BRASÍLIA - A dificuldade do presidente Luiz Inácio Lula da Silva para converter medidas provisórias (MPs) em leis é a maior registrada desde 2001, quando as regras atuais para esse tipo de proposta começaram a vigorar. Levantamento feito pelo Estadão/Broadcast mostra que o atual chefe do Planalto só conseguiu transformar em norma legal 28,6% das medidas que enviou até agora.
O antecessor de Lula, Jair Bolsonaro, havia conseguido converter 30,8% de suas MPs no mesmo período de seu primeiro ano de governo, 2019. No caso da ex-presidente Dilma Rousseff, em 2011 e 2015, a taxa foi de 75%. Nos começos dos dois primeiros mandatos de Lula, em 2003 e 2007, o aproveitamento foi de 100%. A gestão de Michel Temer não foi computada porque ele assumiu o mandato, originalmente de Dilma, já quase na metade.
Foram consideradas as medidas provisórias editadas até 12 de maio do primeiro ano de cada governo, data em que foi publicada a mais recente MP da atual gestão com tramitação já encerrada.

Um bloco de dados
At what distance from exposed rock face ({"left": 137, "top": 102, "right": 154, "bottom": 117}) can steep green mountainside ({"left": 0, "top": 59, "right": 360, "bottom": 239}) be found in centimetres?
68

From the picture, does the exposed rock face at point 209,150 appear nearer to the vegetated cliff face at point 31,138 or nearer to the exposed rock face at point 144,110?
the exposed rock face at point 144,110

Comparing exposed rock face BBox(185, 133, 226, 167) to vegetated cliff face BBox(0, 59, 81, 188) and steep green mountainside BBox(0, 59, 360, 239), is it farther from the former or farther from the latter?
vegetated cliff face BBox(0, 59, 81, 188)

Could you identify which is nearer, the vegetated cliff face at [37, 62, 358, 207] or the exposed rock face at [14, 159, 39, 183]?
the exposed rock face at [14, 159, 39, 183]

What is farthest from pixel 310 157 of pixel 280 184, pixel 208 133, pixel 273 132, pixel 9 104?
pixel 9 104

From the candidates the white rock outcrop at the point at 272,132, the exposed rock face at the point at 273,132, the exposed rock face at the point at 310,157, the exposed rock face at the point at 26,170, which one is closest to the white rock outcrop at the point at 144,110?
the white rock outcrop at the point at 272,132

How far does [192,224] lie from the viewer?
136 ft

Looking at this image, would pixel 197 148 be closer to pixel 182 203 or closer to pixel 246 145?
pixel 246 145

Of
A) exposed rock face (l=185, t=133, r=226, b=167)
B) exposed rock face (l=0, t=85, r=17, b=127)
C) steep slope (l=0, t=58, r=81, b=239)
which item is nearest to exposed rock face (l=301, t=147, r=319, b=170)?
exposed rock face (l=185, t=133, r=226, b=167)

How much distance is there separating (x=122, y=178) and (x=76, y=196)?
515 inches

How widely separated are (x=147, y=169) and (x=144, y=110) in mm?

__COMPLETE O SEGUINTE__.
• a. No texto sobre as medidas provisórias, que percentual de suas MPs Jair Bolsonaro conseguiu converter em lei no mesmo período de 2019?
• b. Transcreva, sem alterar nada, tudo o que vai da linha dos registros que contém "How far does [192,224] lie from the viewer?" até o fim dos registros, incluindo as duas extremidades.
O texto e os registros são materiais independentes entre si.

__RESULTADOS FINAIS__.
• a. 30,8%.

• b.
How far does [192,224] lie from the viewer?
136 ft

Looking at this image, would pixel 197 148 be closer to pixel 182 203 or closer to pixel 246 145?
pixel 246 145

Of
A) exposed rock face (l=185, t=133, r=226, b=167)
B) exposed rock face (l=0, t=85, r=17, b=127)
C) steep slope (l=0, t=58, r=81, b=239)
which item is nearest to exposed rock face (l=301, t=147, r=319, b=170)?
exposed rock face (l=185, t=133, r=226, b=167)

How much distance is there separating (x=122, y=178) and (x=76, y=196)?
515 inches

How widely separated are (x=147, y=169) and (x=144, y=110) in mm?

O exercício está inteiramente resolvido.